To clarify my remark: it’s strange to me because Venth (et al. according to David) is describing a scale step, not a sonority (so far as I can tell, and which your descriptions focus on).  It’s entirely possible I am reading it too literally when he states, “Each tone of the scale, whether major or minor, has its distinctive name.”  It’s going to be much harder to teach a class that the dominant scale step somehow governs over the key (and do we really use such tyrannical metaphors in describing stuff like this? Michael says it “dominates” the tonic, and so does the Clendinning & Marvin text).  Otherwise I agree with both of your descriptions of functional harmony.  
 
Perhaps this arises from a potential confusion that comes up every time I teach Theory 1: First I introduce the functional scale-step names, then later the functional harmonies that are created from those scale-steps, often stating, “The harmonies share the same formal names.
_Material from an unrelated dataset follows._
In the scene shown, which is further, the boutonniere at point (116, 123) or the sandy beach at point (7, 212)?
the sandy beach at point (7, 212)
Sometimes we may refer to the tonic as a melodic tone, other times as a triad.”
 
I also found it strange because sometimes it appears Venth (and others, as David Carson Berry pointed out) attempts to give (pseudo?) etymologies of scale step names (mediant is “middle”, for instance, which I have no argument with).  Today some ascribe numeric equivalencies to those formal names, calling mediant “third” as opposed to “middle”, and submediant (which doesn’t appear in Venth and others) as “under-third” (i.e., relative to the tonic).  In Kostka-Payne, they plainly write, “Musicians…often refer to scale degrees by a set of traditional names rather than numbers,” p. 17.  Also, modern texts today show a literal orbit of scale steps below and above the tonic (as in the Clendinning-Marvin, Kostka-Payne, or Laitz texts), but Venth’s clearly has everything literally orbiting the dominant by capping it with the tonic and eighth tone as “completing tone,” which of course is also the tonic.  (Also, I didn’t intend
 for any negative connotation by my use of the word “strange.”)
 
Finally, if students today were asked to decide which scale step governs over the key, I wonder how many would say “dominant”?